■ Task statement ■
Rewrite all of the records below, replacing "small picture frame" with "photo frame" wherever it appears and leaving everything else unchanged.

■ Extracted entries ■

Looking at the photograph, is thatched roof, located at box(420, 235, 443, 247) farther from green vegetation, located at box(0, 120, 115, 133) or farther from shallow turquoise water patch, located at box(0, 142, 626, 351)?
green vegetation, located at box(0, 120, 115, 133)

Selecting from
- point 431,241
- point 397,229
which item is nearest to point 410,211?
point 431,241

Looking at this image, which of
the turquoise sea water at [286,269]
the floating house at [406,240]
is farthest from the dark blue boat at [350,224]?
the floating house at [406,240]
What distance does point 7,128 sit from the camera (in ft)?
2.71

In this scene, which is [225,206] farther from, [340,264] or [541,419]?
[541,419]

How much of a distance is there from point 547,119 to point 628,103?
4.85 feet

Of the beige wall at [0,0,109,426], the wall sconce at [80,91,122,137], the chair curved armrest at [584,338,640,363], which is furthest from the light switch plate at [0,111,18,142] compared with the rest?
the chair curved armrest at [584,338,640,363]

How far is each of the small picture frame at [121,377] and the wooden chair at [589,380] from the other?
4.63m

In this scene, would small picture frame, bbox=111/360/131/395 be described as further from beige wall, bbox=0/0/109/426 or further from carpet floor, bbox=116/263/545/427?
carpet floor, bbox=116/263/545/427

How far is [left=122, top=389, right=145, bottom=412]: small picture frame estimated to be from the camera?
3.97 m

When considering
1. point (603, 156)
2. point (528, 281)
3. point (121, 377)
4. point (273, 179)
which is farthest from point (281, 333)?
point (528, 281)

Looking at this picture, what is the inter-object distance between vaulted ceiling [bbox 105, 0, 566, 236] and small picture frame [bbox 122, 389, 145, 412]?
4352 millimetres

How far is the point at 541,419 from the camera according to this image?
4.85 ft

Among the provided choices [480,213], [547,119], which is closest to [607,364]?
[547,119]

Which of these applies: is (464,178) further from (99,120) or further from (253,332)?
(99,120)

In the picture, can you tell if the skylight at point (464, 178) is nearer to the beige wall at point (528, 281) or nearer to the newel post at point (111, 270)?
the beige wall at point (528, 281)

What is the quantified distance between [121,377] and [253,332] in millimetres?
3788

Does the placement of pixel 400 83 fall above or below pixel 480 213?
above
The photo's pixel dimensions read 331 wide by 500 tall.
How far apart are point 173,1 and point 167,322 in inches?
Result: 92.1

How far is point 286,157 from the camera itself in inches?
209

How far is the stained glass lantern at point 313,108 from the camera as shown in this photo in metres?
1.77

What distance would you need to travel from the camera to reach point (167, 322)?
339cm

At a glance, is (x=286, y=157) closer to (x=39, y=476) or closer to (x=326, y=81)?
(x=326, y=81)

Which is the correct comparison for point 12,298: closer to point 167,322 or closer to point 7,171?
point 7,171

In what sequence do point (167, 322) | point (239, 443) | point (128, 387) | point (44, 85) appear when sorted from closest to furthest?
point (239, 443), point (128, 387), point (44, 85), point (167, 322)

■ Exercise answer ■
Looking at the photograph, is thatched roof, located at box(420, 235, 443, 247) farther from green vegetation, located at box(0, 120, 115, 133) or farther from shallow turquoise water patch, located at box(0, 142, 626, 351)?
green vegetation, located at box(0, 120, 115, 133)

Selecting from
- point 431,241
- point 397,229
which item is nearest to point 410,211?
point 431,241

Looking at this image, which of
the turquoise sea water at [286,269]
the floating house at [406,240]
is farthest from the dark blue boat at [350,224]?
the floating house at [406,240]
What distance does point 7,128 sit from the camera (in ft)?
2.71

In this scene, which is [225,206] farther from, [340,264] or [541,419]?
[541,419]

How much of a distance is there from point 547,119 to point 628,103?
4.85 feet

Of the beige wall at [0,0,109,426], the wall sconce at [80,91,122,137], the chair curved armrest at [584,338,640,363], which is furthest from the light switch plate at [0,111,18,142] compared with the rest?
the chair curved armrest at [584,338,640,363]

How far is each of the photo frame at [121,377] and the wooden chair at [589,380] from the other?
4.63m

In this scene, would photo frame, bbox=111/360/131/395 be described as further from beige wall, bbox=0/0/109/426 or further from carpet floor, bbox=116/263/545/427?
carpet floor, bbox=116/263/545/427

How far is [left=122, top=389, right=145, bottom=412]: photo frame estimated to be from the camera?
3.97 m

When considering
1. point (603, 156)
2. point (528, 281)
3. point (121, 377)
4. point (273, 179)
which is farthest from point (281, 333)?
point (528, 281)

Looking at this picture, what is the inter-object distance between vaulted ceiling [bbox 105, 0, 566, 236] and photo frame [bbox 122, 389, 145, 412]?
4352 millimetres

How far is the point at 541,419 from the camera according to this image?
4.85 ft

Among the provided choices [480,213], [547,119], which is closest to [607,364]?
[547,119]

Which of these applies: is (464,178) further from (99,120) or further from (253,332)?
(99,120)

In the picture, can you tell if the skylight at point (464, 178) is nearer to the beige wall at point (528, 281) or nearer to the newel post at point (111, 270)?
the beige wall at point (528, 281)

What is the quantified distance between [121,377] and [253,332] in millimetres?
3788

Does the placement of pixel 400 83 fall above or below pixel 480 213?
above
The photo's pixel dimensions read 331 wide by 500 tall.
How far apart are point 173,1 and point 167,322 in inches?
Result: 92.1

How far is point 286,157 from the camera itself in inches?
209

How far is the stained glass lantern at point 313,108 from the camera as shown in this photo in metres?
1.77

What distance would you need to travel from the camera to reach point (167, 322)?
339cm

At a glance, is (x=286, y=157) closer to (x=39, y=476) or closer to (x=326, y=81)?
(x=326, y=81)

Which is the correct comparison for point 12,298: closer to point 167,322 or closer to point 7,171?
point 7,171

In what sequence do point (167, 322) | point (239, 443) | point (128, 387) | point (44, 85) appear when sorted from closest to furthest?
point (239, 443), point (128, 387), point (44, 85), point (167, 322)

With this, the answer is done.